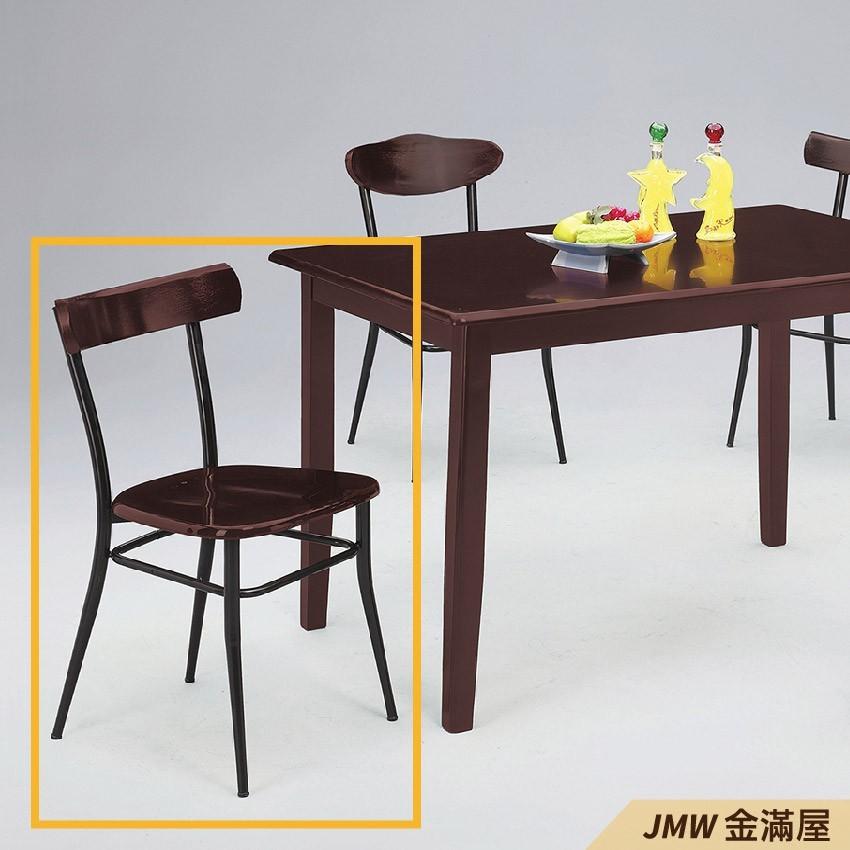40cm 餐椅 北歐工業風 書桌椅 長凳 實木椅 皮椅布椅 餐廳吧檯椅 會議椅金滿屋g911-2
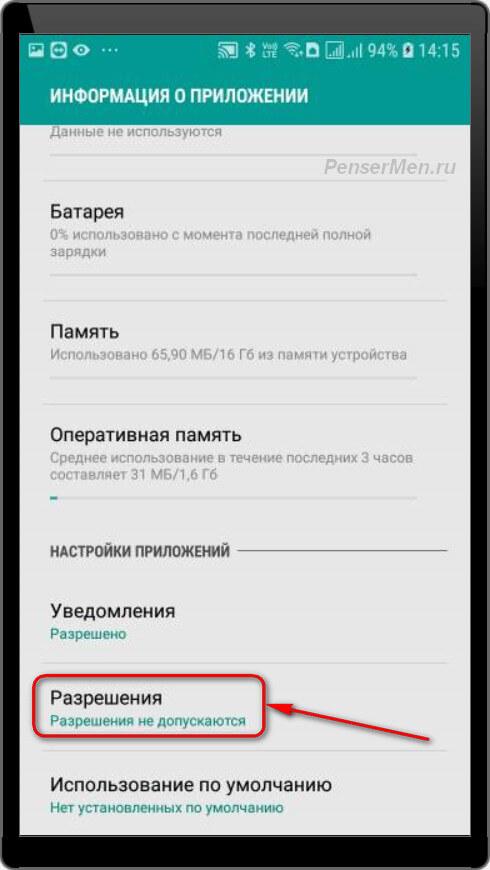 Экран информация о приложении → Разрешения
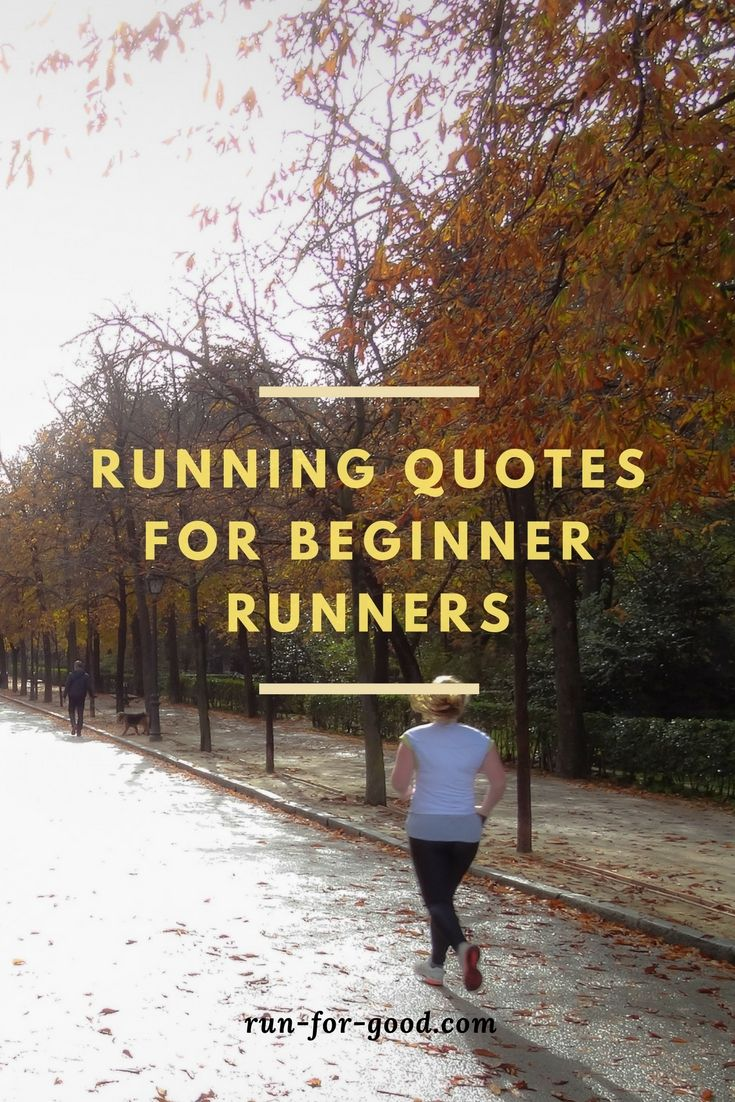 Running Quotes For Beginner Runners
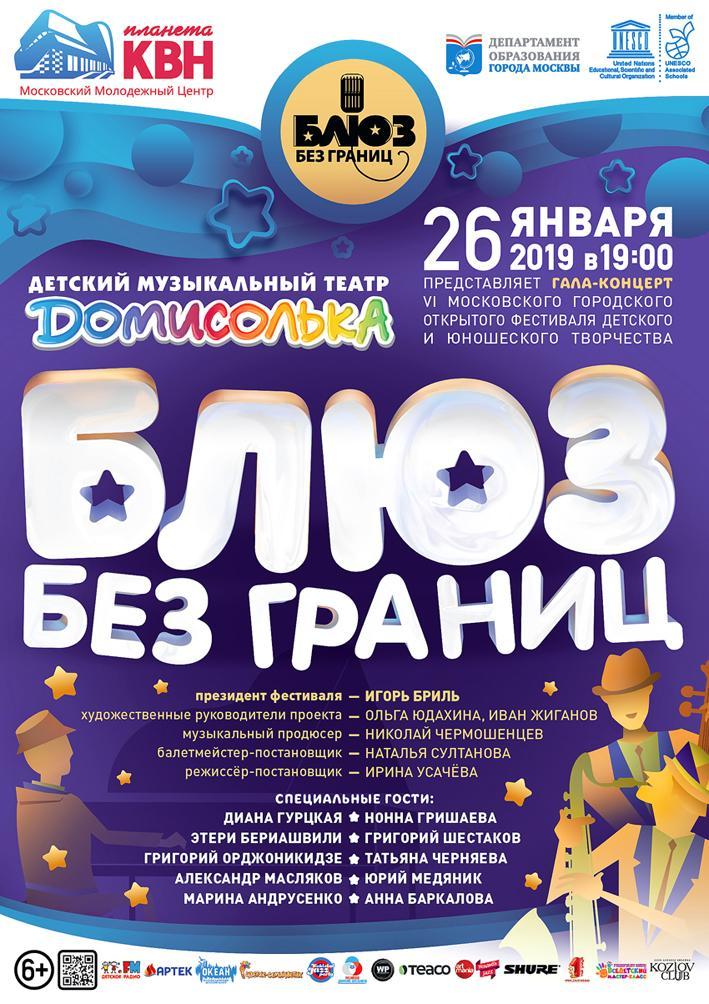 Гала–концерт VI Московского городского открытого фестиваля детского и юношеского творчества «Блюз без границ»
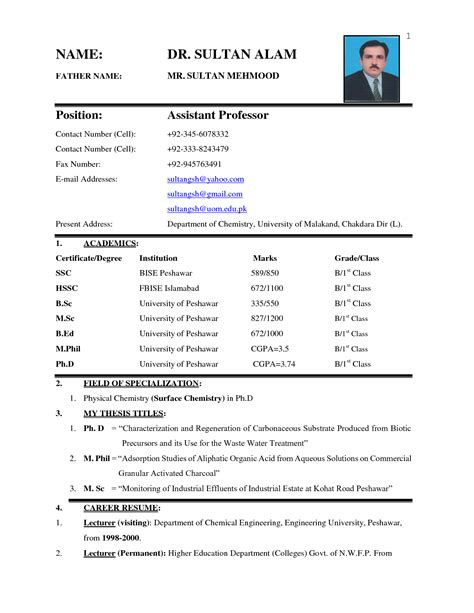 Marriage biodata sample doc format of resume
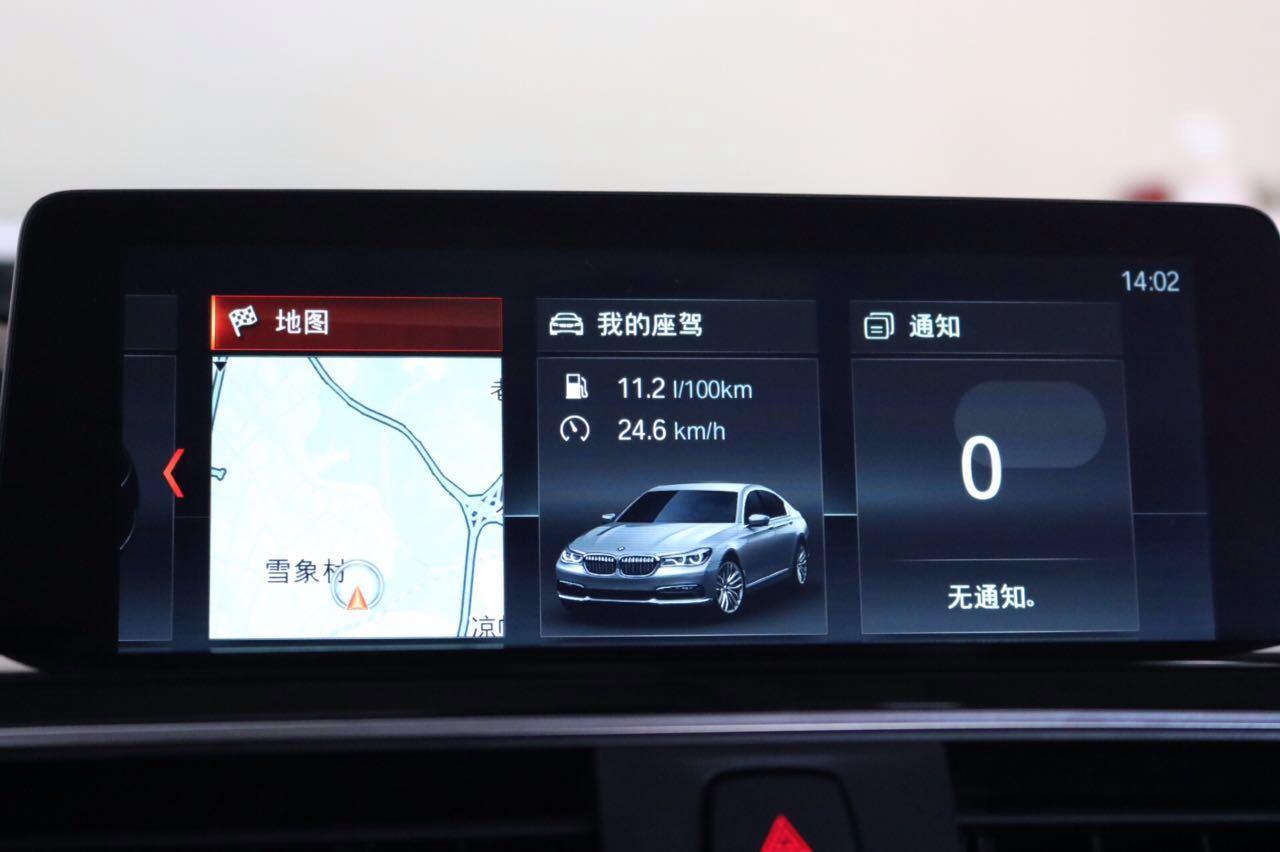 深圳宝马3系升级EVO+ID6,carplay系统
==*==
**DIRECTIONS**
Reproduce every entry word for word, but omit the pictures.

**EXERCISE RESULT**
40cm 餐椅 北歐工業風 書桌椅 長凳 實木椅 皮椅布椅 餐廳吧檯椅 會議椅金滿屋g911-2
 Экран информация о приложении → Разрешения
 Running Quotes For Beginner Runners
 Гала–концерт VI Московского городского открытого фестиваля детского и юношеского творчества «Блюз без границ»
 Marriage biodata sample doc format of resume
 深圳宝马3系升级EVO+ID6,carplay系统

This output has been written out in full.